Whether a mathematical proposition is true or not is indeed independent of physics. But the proof of such a proposition is a matter of physics only. There is no such thing as abstractly proving something, just as there is no such thing as abstractly knowing something. Mathematical truth is absolutely necessary and transcendent, but all knowledge is generated by physical processes, and its scope and limitations are conditioned by the laws of nature. One can define a class of abstract entities and call them "proofs" (or computations), just as one can define abstract entities and call them triangles and have them obey Euclidean geometry. But you cannot infer anything from that theory of ‘triangles’ about what angle you will turn through if you walk around a closed path consisting of three straight lines. Nor can those "proofs" do the job of verifying mathematical statements. A mathematical "theory of proofs" has no bearing on which truths can or cannot be proved in reality, or be known in reality; and similarly a theory of abstract "computation" has no bearing on what can or cannot be computed in reality.

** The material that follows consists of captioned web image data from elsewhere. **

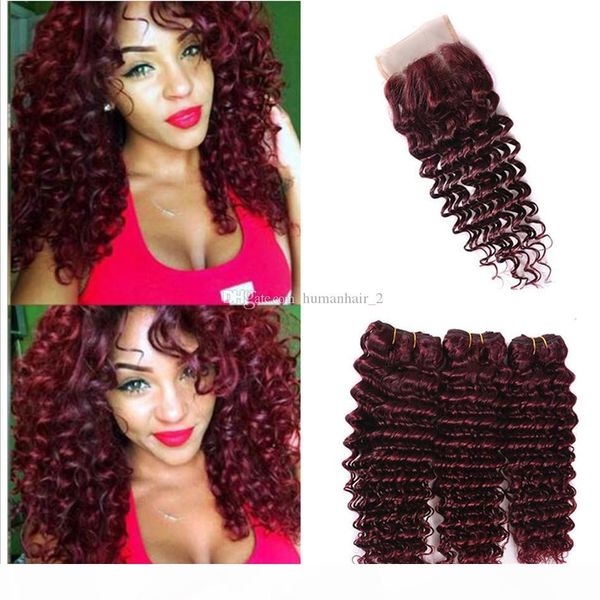 

pure 99j lace closure with bundles 8a grade deep wave malaysian virgin hair lace closure with 3 bundles human hair weaves 4pcs lot, Black;brown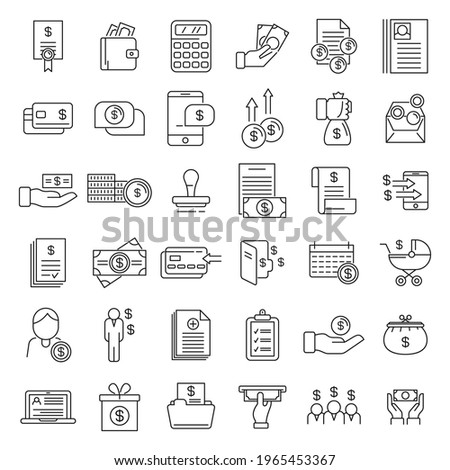 Allowance icons set. Outline set of allowance vector icons for web design isolated on white background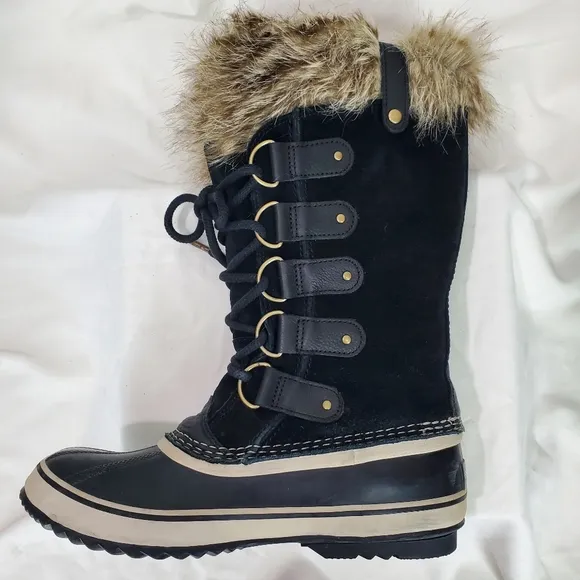 Sorel Joan of Arctic Womens Boots Black Suede Leather Waterproof Insulated Sz 10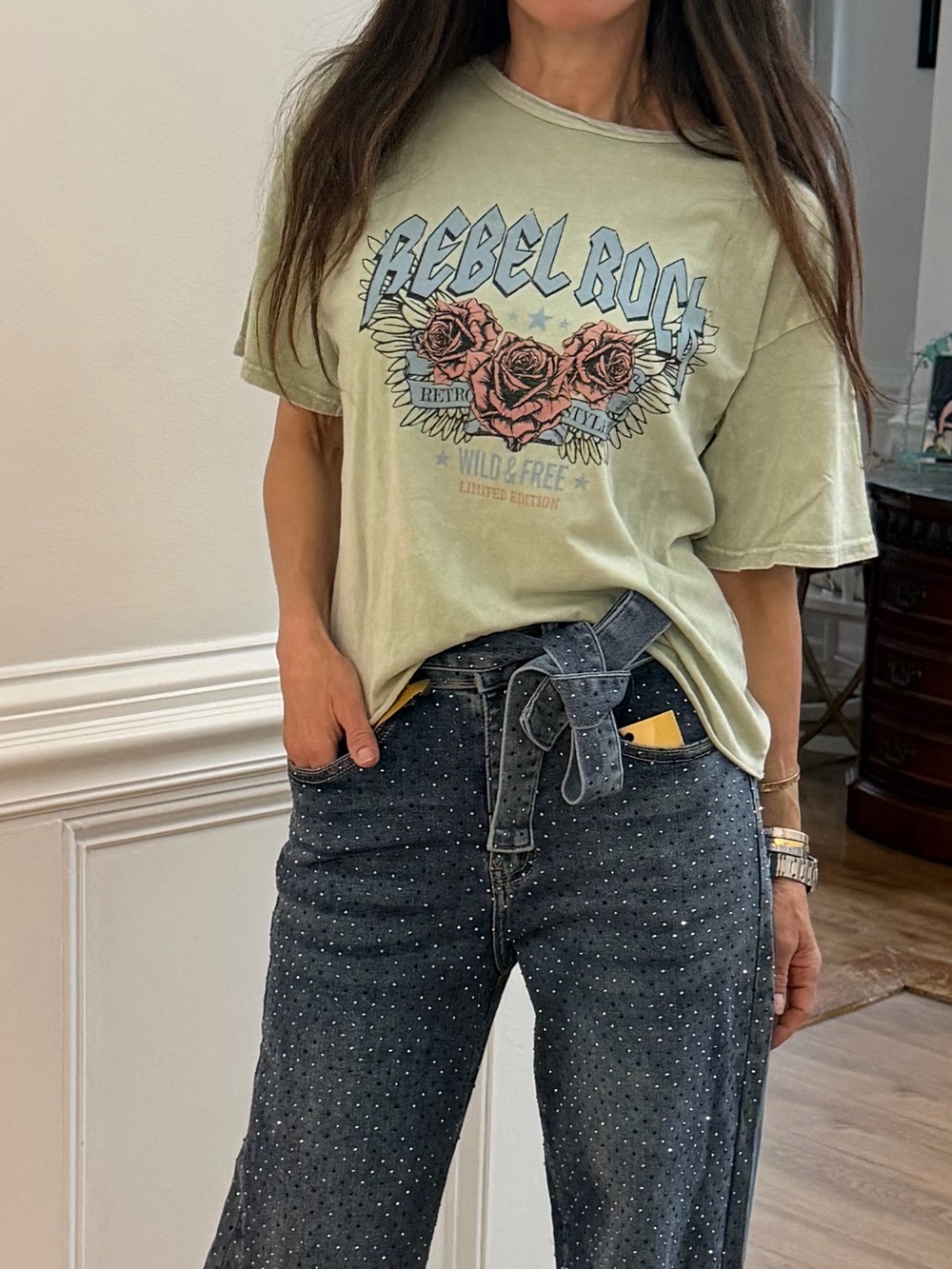 ShopEvelynne Sage Green Rebel Rose Graphic Tee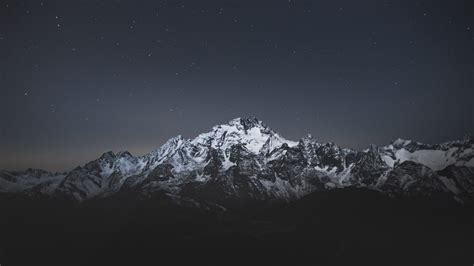 White Snow Covered Mountains Under Black Starry Sky 4K HD Nature ...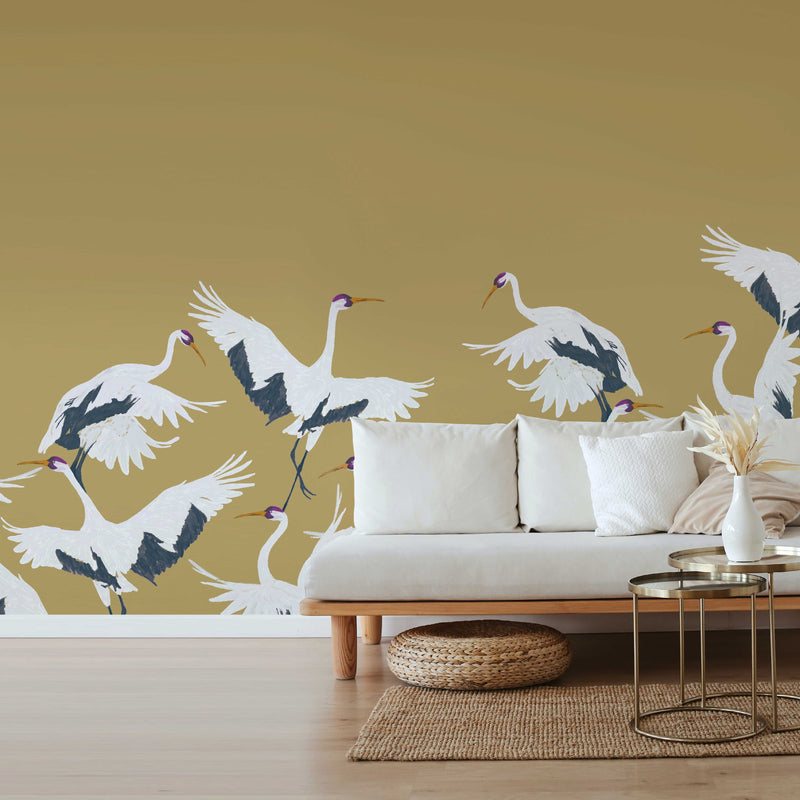 Papier Peint Oiseaux - CIGOGNE or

So, a computation or a proof is a physical process in which objects such as computers or brains physically model or instantiate abstract entities like numbers or equations, and mimic their properties. It is our window on the abstract. It works because we use such entities only in situations where we have good explanations saying that the relevant physical variables in those objects do indeed instantiate those abstract properties.

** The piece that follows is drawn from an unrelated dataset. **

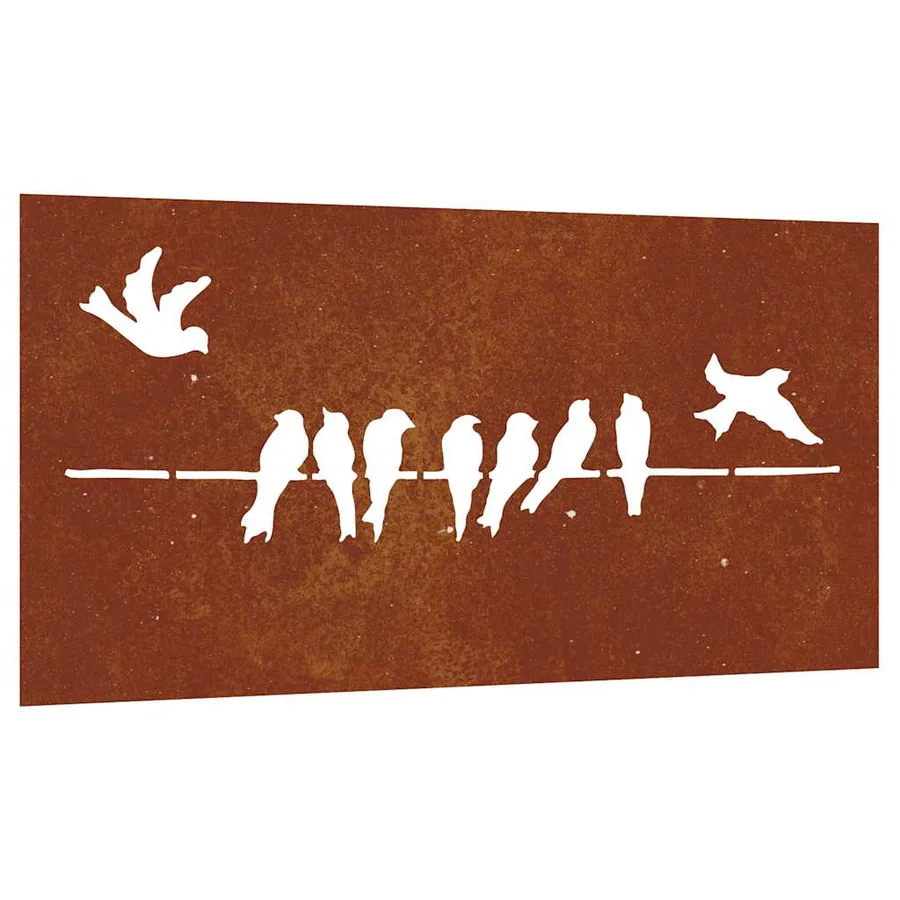 Décoration murale jardin 105x55 cm acier corten design d'oiseau - 2
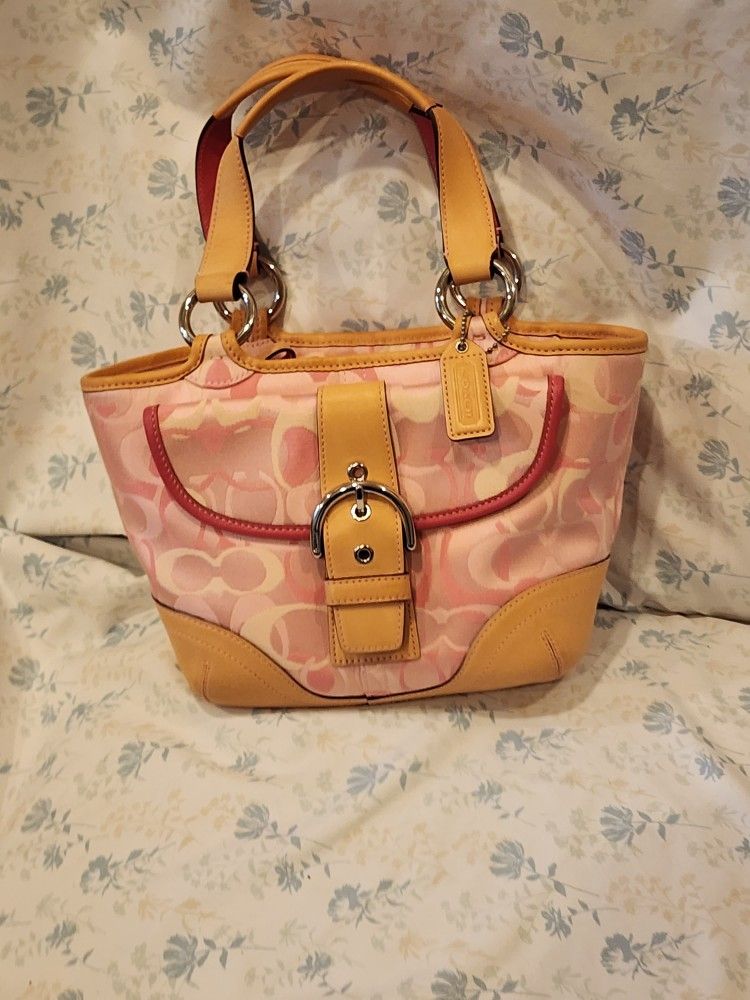 Coach Soho Pink Optic Signature Tote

Consequently, the reliability of our knowledge of mathematics remains for ever subsidiary to that of our knowledge of physical reality. Every mathematical proof depends absolutely for its validity on our being right about the rules that govern the behaviour of some physical objects, like computers, or ink and paper, or brains. So, contrary to what Hilbert thought, and contrary to what most mathematicians since antiquity have believed and believe to this day, proof theory can never be made into a branch of mathematics. Proof theory is a science: specifically, it is computer science.